Pertama, menjadi pertanyaan: apa tujuan perpustakaan memberlakukan denda? Untuk mendisiplinkan anggotanya, atau untuk mengumpulkan uang?
Perpustakaan memperoleh pemasukan dari denda. Uangnya digunakan kembali untuk pembelian dan perawatan buku, untuk biaya even-even atau menyediakan fasilitas penunjang. Denda setiap keterlambatan memang sedikit, tetapi menjadi banyak dan banyak karena tidak sedikit orang yang kena denda.
Fakta makin banyaknya yang didenda menunjukkan disiplinnya rendah. Apakah ini sengaja dipelihara demi mencapai tujuan yang kedua? Jadi curiga nih kamu.
Perpustakaan jadi serba sulit. Sebab ia harus menyediakan akses yang merata, sementara ada sebagian pemustaka yang tidak mempedulikan hak orang lain. Mereka tidak segera mengembalikan pinjaman. Ada yang bilang masih membutuhkan, ada yang lupa, bahkan ada yang menganggap enteng jumlah uang dendanya.
Kedua, saat ini banyak pustakawan menganggap pembebanan denda merusak misi perpustakaan untuk menyediakan akses informasi yang gratis dan adil. Bagi yang benar-benar tidak mampu membayar akan timbul rasa malu dan enggan datang lagi ke perpustakaan. Akibatnya buku-buku yang tertahan di rumah mereka benar-benar tidak kembali ke perpustakaan.

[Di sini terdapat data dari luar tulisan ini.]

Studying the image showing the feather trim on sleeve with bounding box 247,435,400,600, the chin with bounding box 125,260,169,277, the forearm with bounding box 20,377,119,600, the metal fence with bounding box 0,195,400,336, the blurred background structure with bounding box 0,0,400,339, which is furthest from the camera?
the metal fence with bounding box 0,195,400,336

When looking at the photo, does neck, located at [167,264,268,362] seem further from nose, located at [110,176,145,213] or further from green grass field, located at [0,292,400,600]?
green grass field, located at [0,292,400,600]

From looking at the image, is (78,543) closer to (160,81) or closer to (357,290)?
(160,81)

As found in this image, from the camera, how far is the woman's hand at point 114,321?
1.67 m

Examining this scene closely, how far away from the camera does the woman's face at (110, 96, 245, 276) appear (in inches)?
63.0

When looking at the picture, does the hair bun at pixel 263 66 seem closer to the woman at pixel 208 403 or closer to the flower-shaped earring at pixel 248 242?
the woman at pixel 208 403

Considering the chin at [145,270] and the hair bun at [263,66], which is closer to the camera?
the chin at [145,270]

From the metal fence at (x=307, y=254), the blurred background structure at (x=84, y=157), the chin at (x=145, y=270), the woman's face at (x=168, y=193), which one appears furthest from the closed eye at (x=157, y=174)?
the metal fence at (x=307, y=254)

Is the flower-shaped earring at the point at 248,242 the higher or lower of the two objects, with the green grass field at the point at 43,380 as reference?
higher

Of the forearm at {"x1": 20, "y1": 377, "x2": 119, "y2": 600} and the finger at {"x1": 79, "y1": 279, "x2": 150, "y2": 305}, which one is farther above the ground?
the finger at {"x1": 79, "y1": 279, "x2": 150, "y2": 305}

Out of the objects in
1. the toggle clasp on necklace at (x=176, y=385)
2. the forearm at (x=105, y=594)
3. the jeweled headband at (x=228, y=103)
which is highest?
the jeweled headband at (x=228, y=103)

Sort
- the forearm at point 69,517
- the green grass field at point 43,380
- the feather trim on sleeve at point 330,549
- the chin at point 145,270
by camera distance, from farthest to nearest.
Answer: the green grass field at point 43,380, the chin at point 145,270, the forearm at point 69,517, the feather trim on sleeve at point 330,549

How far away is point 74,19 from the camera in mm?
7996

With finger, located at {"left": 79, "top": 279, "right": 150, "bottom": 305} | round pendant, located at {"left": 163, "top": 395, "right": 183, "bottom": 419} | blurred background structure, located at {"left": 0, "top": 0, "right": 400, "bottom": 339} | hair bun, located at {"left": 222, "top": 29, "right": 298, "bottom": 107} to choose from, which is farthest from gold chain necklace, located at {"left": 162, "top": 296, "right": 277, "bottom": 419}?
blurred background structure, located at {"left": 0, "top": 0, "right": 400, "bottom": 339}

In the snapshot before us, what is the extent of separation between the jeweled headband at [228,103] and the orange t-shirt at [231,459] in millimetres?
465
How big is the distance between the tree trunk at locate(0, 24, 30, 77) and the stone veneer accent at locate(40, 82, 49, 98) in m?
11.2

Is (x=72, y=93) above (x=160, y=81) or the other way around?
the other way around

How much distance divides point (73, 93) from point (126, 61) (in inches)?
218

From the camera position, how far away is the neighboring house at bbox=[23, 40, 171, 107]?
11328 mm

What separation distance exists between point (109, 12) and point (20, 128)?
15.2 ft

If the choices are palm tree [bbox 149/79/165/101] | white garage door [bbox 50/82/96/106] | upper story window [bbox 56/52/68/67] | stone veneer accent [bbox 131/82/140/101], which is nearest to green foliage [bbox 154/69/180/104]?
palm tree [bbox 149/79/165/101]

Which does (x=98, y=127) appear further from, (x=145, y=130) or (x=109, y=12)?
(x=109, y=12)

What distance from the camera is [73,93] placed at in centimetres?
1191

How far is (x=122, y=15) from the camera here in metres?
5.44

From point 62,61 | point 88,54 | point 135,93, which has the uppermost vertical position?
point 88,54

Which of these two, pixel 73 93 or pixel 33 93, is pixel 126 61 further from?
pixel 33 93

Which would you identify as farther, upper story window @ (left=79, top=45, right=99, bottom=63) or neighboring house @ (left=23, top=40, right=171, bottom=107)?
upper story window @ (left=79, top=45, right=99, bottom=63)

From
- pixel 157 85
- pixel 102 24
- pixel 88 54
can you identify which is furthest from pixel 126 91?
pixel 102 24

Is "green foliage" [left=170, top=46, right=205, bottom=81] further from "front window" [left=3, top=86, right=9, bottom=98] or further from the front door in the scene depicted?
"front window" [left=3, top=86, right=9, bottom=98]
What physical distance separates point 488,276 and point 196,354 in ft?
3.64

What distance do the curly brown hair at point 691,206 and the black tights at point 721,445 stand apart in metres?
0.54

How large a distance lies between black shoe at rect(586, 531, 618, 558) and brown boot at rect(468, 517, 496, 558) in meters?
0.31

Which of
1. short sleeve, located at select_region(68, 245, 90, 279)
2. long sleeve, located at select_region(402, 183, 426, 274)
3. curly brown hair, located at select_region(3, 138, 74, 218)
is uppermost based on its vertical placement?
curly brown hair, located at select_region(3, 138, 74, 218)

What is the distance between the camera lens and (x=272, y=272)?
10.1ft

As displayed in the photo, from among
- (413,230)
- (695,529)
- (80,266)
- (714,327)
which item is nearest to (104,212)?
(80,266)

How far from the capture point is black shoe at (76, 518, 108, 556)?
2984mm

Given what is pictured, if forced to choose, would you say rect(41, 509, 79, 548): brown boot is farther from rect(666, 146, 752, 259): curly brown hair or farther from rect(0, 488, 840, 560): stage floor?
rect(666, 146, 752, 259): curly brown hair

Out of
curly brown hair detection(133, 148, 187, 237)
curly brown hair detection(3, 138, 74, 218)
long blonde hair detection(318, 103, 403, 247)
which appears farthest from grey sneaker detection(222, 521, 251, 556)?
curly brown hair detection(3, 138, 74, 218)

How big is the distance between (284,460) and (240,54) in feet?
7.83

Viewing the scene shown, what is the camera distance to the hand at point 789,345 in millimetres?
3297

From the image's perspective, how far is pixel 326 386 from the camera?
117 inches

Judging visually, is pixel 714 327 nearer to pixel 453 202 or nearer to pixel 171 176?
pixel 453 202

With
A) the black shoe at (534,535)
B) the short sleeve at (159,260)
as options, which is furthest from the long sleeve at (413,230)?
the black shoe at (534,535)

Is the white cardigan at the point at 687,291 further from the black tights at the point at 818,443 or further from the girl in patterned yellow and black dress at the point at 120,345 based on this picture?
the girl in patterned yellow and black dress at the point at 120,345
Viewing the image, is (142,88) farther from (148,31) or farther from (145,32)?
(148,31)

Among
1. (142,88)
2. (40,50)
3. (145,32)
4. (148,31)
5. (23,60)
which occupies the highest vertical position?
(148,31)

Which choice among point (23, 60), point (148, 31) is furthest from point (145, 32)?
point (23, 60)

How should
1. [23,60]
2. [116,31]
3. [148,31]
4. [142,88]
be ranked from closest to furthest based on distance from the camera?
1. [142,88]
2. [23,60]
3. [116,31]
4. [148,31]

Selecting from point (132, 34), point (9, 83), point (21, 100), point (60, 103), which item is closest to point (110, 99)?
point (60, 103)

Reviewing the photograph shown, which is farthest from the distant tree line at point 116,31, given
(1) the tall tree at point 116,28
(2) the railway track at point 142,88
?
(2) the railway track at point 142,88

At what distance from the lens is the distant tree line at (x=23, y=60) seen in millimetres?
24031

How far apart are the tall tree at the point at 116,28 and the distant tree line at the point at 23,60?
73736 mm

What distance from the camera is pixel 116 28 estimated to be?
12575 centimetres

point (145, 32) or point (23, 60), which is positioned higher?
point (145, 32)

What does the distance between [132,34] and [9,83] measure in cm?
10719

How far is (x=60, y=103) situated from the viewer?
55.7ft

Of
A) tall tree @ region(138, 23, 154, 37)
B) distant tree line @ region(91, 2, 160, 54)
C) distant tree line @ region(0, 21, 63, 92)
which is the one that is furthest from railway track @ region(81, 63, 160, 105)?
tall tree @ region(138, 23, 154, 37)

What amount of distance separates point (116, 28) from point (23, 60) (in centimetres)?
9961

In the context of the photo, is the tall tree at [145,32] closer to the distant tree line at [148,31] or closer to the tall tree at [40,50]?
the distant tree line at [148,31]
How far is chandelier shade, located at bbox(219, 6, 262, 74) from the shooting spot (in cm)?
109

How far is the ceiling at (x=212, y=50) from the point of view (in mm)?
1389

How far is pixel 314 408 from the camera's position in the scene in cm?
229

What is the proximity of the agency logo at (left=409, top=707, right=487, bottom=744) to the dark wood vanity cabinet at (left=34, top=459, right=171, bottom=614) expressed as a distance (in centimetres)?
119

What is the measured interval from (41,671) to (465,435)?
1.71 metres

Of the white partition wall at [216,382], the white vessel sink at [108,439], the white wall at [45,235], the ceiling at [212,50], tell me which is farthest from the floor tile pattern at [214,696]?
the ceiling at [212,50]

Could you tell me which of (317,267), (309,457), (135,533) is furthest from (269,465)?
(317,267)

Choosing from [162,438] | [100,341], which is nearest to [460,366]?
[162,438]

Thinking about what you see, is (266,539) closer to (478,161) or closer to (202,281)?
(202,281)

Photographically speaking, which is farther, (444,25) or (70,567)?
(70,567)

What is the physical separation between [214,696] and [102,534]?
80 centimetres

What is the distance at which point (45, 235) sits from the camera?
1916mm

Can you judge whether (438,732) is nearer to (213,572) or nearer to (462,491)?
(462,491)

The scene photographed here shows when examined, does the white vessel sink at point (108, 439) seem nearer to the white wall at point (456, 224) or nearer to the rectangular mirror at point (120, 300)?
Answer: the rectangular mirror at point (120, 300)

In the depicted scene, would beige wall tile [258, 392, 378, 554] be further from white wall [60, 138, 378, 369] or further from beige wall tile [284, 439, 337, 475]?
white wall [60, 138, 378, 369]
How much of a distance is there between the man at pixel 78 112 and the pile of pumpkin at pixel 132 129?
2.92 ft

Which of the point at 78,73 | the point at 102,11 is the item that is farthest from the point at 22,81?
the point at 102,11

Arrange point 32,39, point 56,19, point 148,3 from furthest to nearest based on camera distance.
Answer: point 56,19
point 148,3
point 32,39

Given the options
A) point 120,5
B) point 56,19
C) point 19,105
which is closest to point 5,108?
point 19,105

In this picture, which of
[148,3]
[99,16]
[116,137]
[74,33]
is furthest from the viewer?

Enggak bisa kita ingkari bahwa masyarakat yang secara ekonomi kurang beruntung akan terbebani. Sedangkan mereka adalah kelompok yang mestinya paling diuntungkan dari adanya layanan perpustakaan.
Untunglah perpustakaan tidak kejam-kejam amat. Jika peminjam datang mengembalikan buku dan meminta keringanan, biasanya tidak harus membayar semuanya yang mungkin jumlahnya ratusan ribu. Malah Perpustakaan Kota Malang pada tahun 2016 mengubah denda dari semula Rp 500 per hari untuk satu buku menjadi maksimal sebesar Rp 15 ribu. Jadi ringan banget kan, kalo maksimal 15 ribu berapa pun bukunya dan lamanya.
Di tempat lain sudah kayak di Malang juga, semoga aja. Kabar baik datangnya dari luar Indonesia, di mana perpustakaan umum berbagai kota memberikan amnesti atau pemutihan. Masyarakat diminta datang, tidak usah takut meskipun bukunya dipinjam sejak puluhan tahun. Tidak ada sanksi. Hasilnya tidak mengecewakan, ribuan buku kembali ke perpus.
Adanya denda sebenarnya menambah pekerjaan staf perpus. Mereka harus mencatat dan melaporkan setiap bulan dan mempertanggungjawabkan penggunaannya. Jumlahnya besar tapi tidak bisa asal pakai. Dan paling repot adalah menghadapi kamu yang ngeyel saat ditagih.
Pendekatan untuk memulangkan buku dari tangan peminjam dengan penghapusan denda tidak harus berlaku total. Misalnya bisa diberlakukan untuk anggota dari kalangan anak-anak atau pelajar dalam periode tertentu. Untuk kelompok lain dilakukan dalam jangka waktu yang lain pula.
Kesalahan kamu kepada perpus juga bisa diampuni tanpa bayar denda. Kamu bisa lakukan sesuatu yang bermanfaat. Umpamanya ikut dalam proyek percobaan program baru yang mereka luncurkan. Pinter menggambar desain, programming atau punya keahlian lain, ajukan saja sebagai kompensasi dari kamu. Sekalian kamu dapat pengalaman positif di situ.